Geography
- Location: Shoreline, Washington, United States

Organisation
- Type: General

Services
- Beds: 1,500

History
- Constructed: March 1942
- Opened: August 1942
- Closed: After the end of World War II^{[when?]}

= Seattle Naval Hospital =

Seattle Naval Hospital was a military hospital created during World War II in the city of Shoreline, Washington, for convalescing naval sailors in the Pacific Theater of the War. In 1945, there were over 2000 patients and 600 staff members at the hospital. After the war, the facility was converted into a tuberculosis sanitarium (Firland) until 1973. Since then the location has been used by the Washington State Department of Social and Health Services to house developmentally disabled adults.

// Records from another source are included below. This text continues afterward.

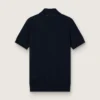 Chemise à manches courtes pour homme en laine mérinos bleu marine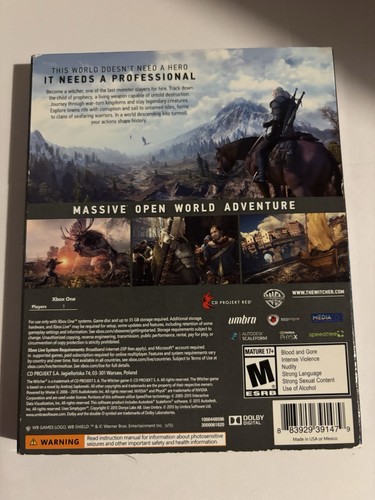 The Witcher III 3 Wild Hunt Microsoft Xbox One w/Manual Map - Picture 2 of 8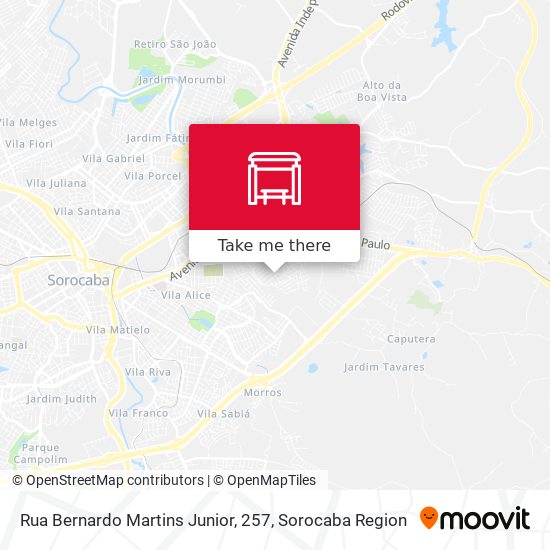 Rua  Bernardo Martins Junior, 257 map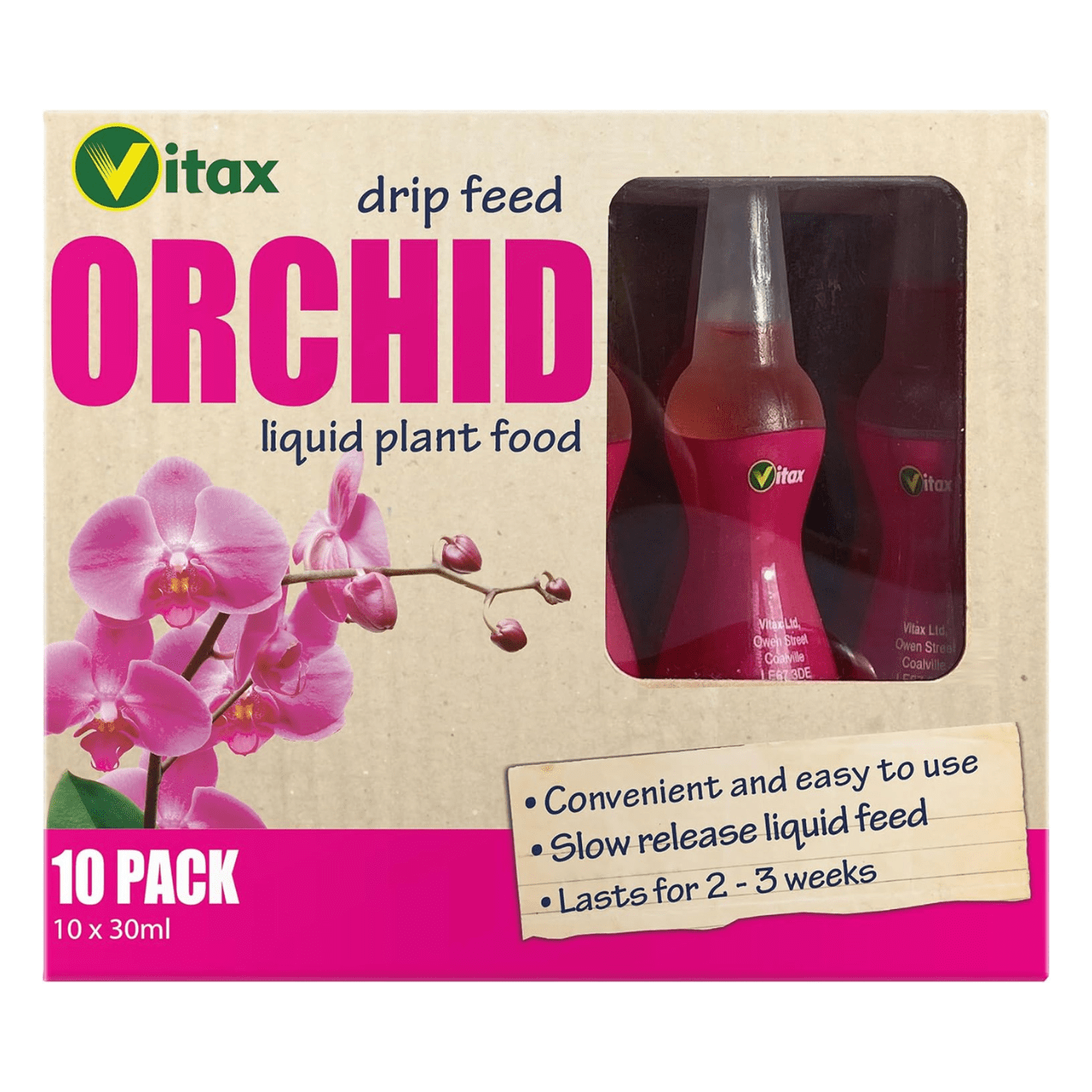 Vitax Orchid Drip Feed Mini Bottles (10 Pack) - FitfitGarden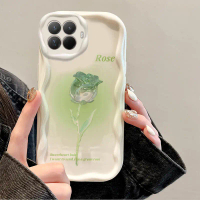 เคสโทรศัพท์, กุหลาบสีเขียวคริสตัล, สำหรับ Xiaomi 15T Pro, 15T, 15 Ultra, 15 Pro, 14T Pro, 14T, 14 Pr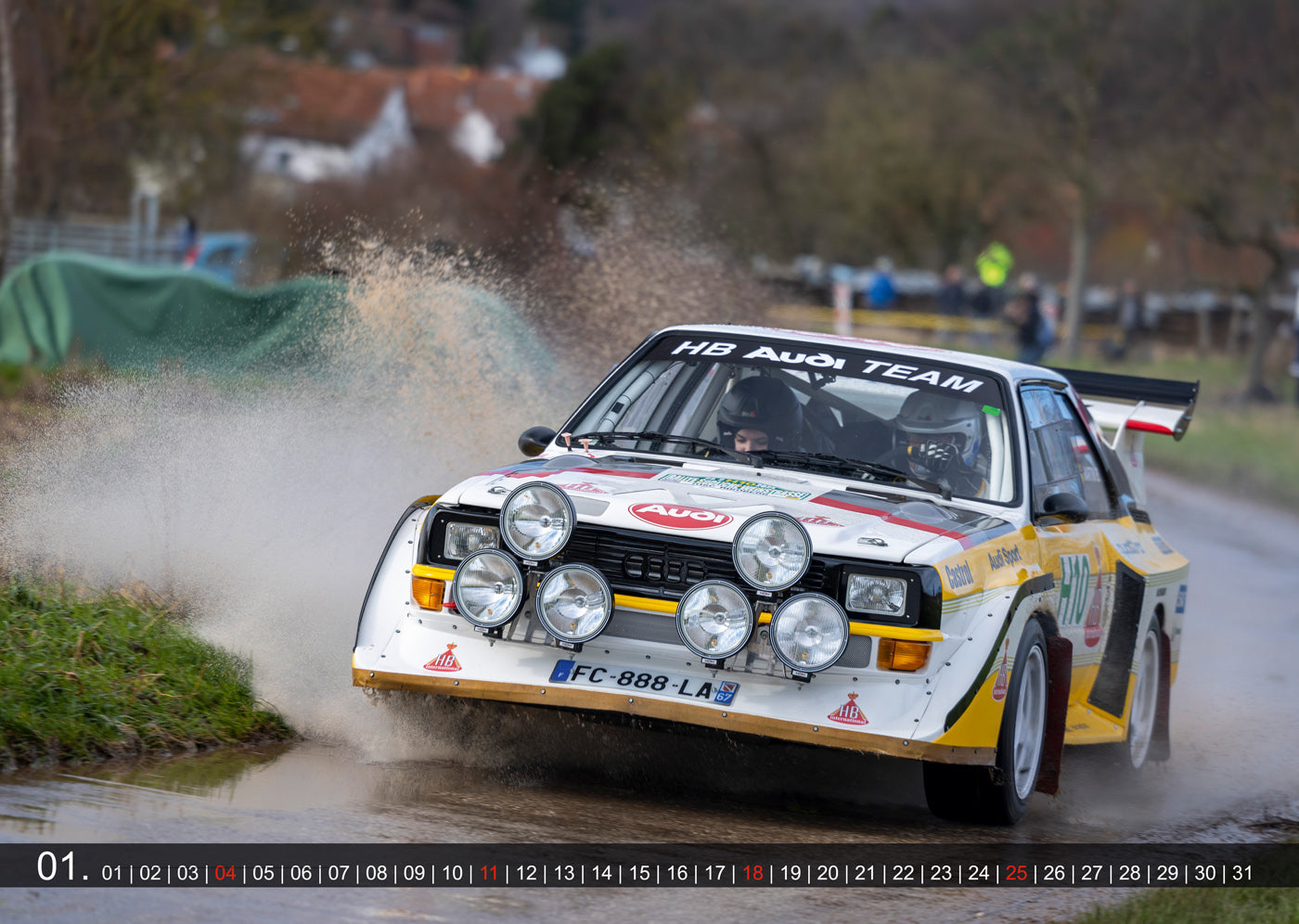 Audi Quattro Rallye Kalender 2026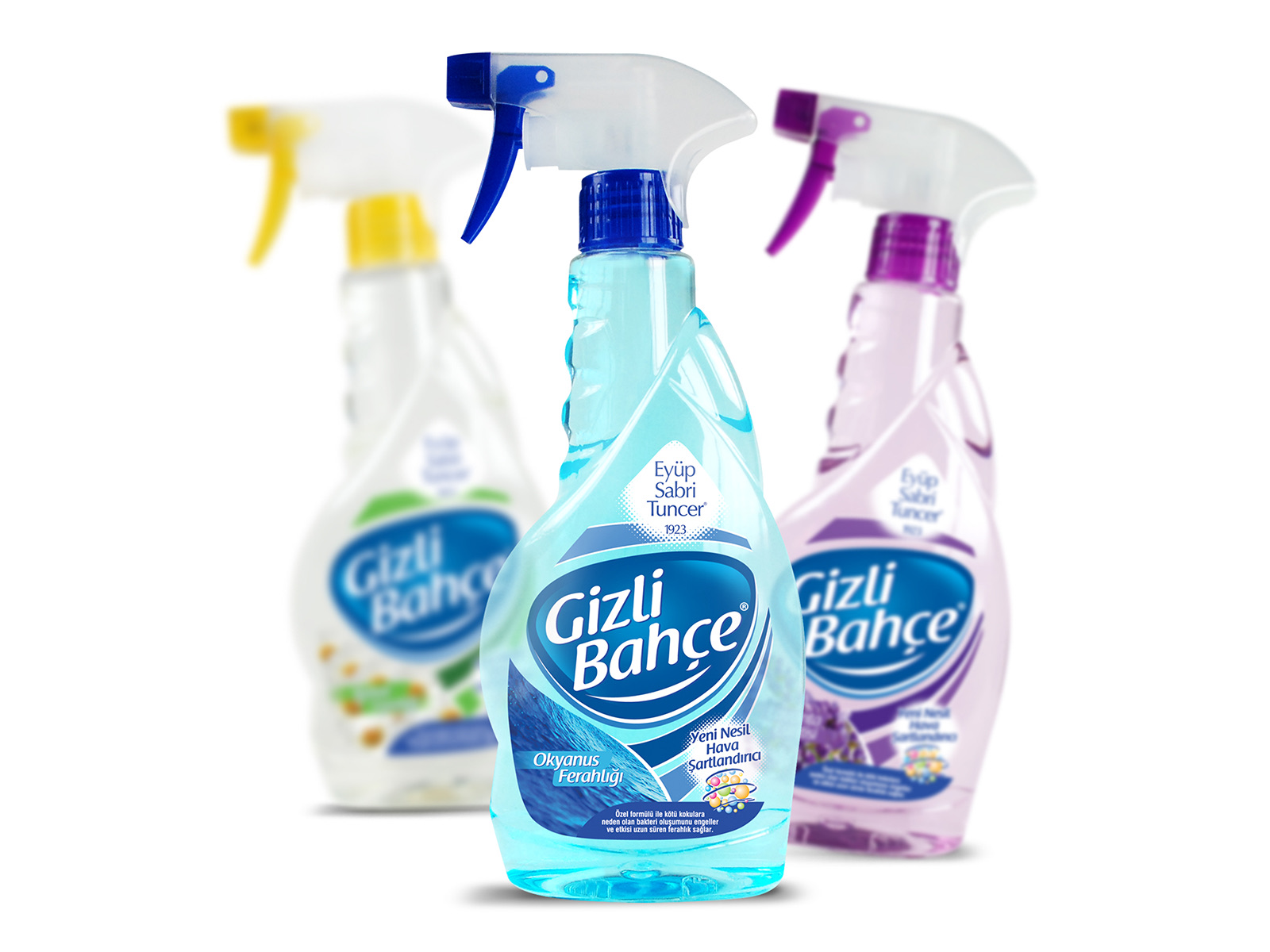 Three Gizli Bahçe sprays
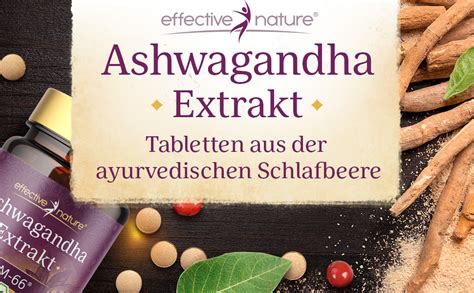 Bio Ashwagandha Extrakt Premiumrohstoff KSM 66 120 Tabletten Mit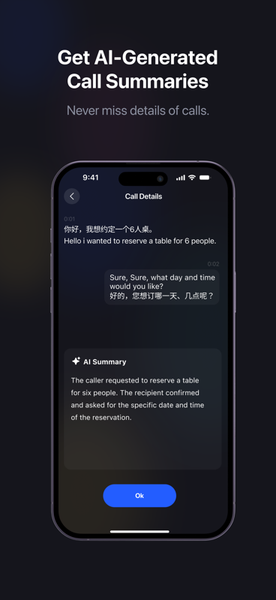 AI Call:Phone Call Translator - Image screenshot of android app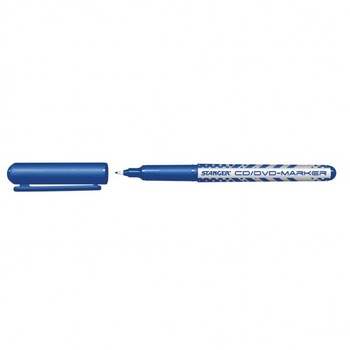 Marker CD STANGER, 0.5mm, varf rotund, Albastru Marker CD STANGER, 0.5mm, varf rotund, Albastru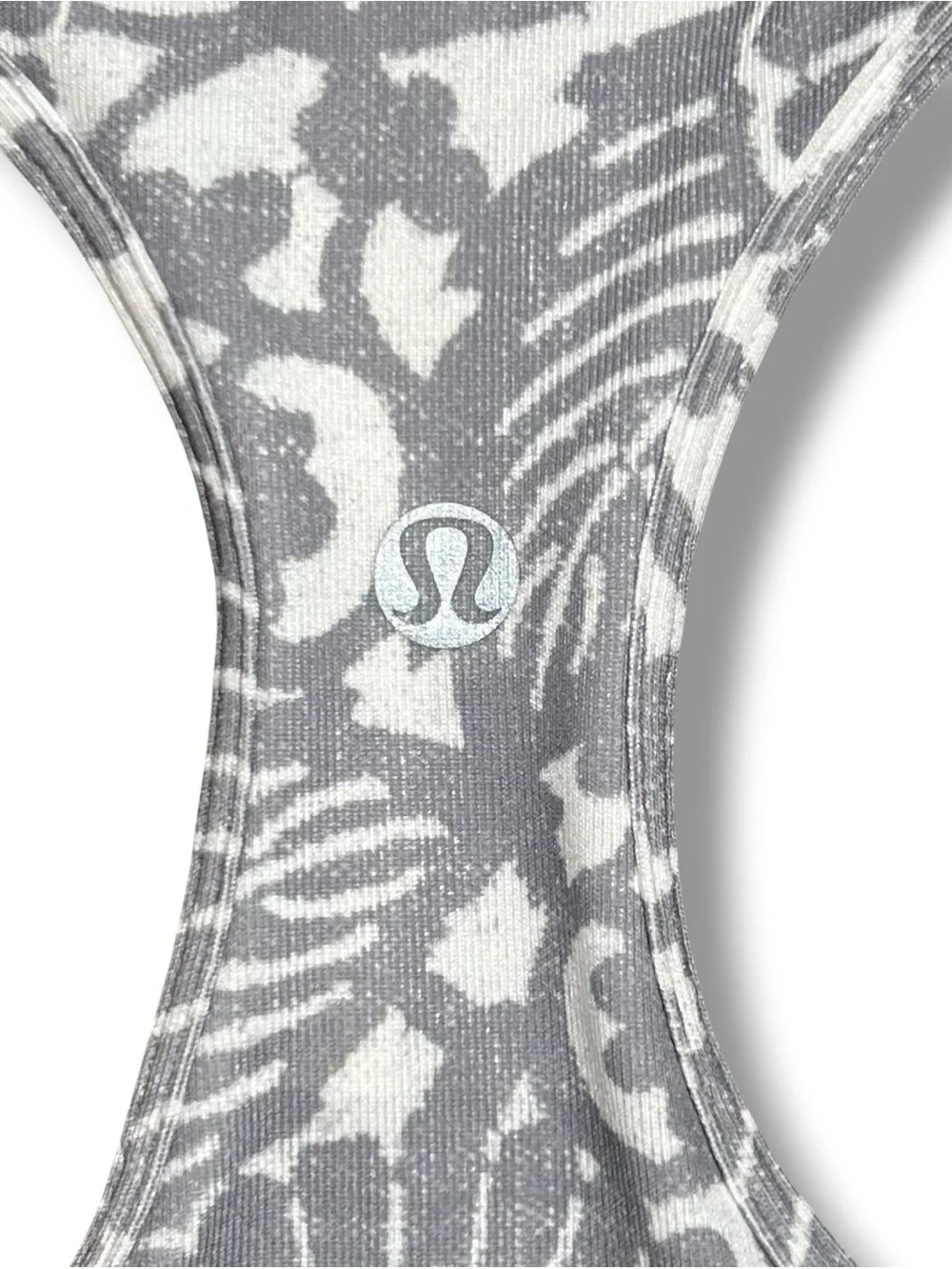Lululemon Cool Racerback Beachy Floral White Fossil Size 8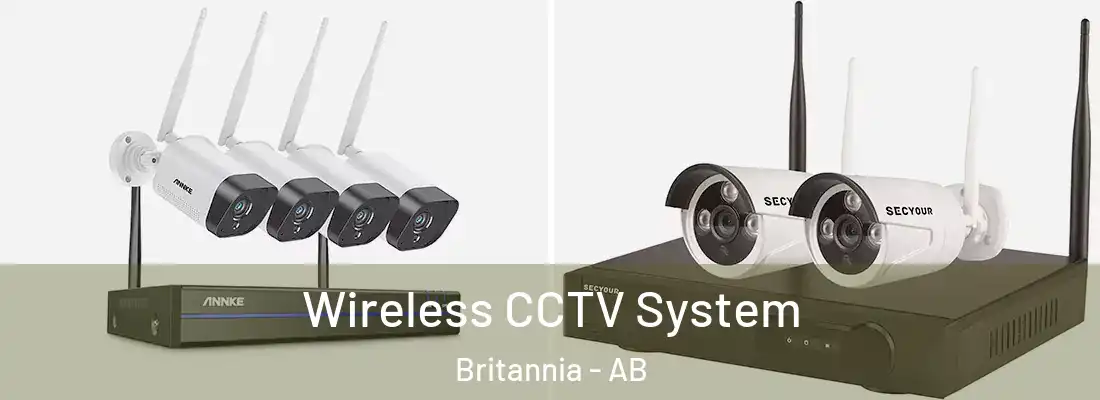  Wireless CCTV System Britannia - AB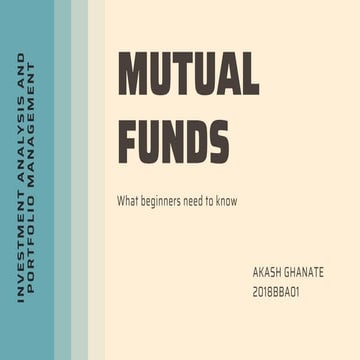 Mutual funds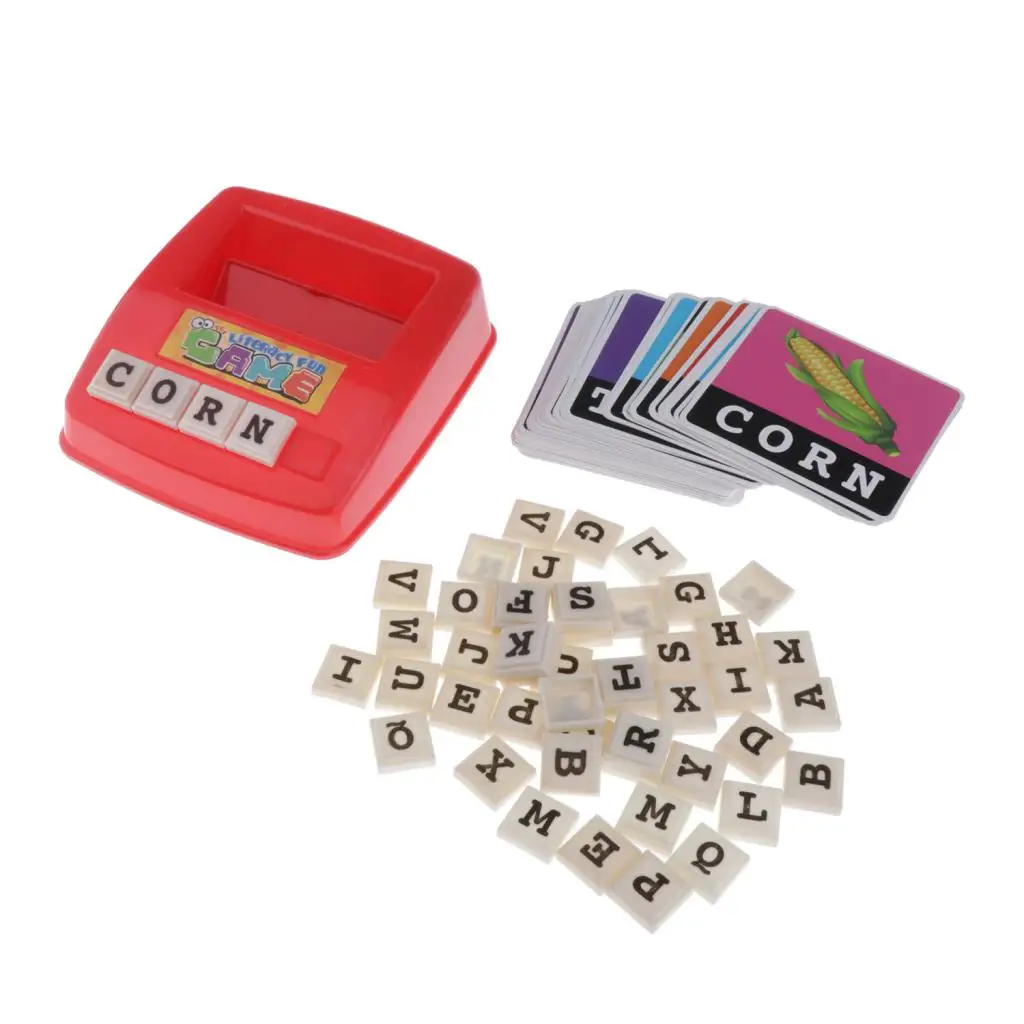 Kid Jigsaw Puzzles Alphabet Cards ABC Letter A To Z Education Learning Words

During World War II, the only major development in Shoreline was the Naval Hospital. Seattle was chosen as the construction site due to a shortage of hospital beds. Construction took place between March and August 1942, and by July 20, 1943, the hospital had 500 beds. In 1945, it employed 15 doctors and surgeons as naval officers.

Joel Thompson Boone, a United States Navy officer, was the hospital's commandant. Eleanor Roosevelt, the first lady of the United States, visited the hospital several times to encourage the wounded.

In 1947, the hospital was transferred to King County and after a few years the original buildings were destroyed.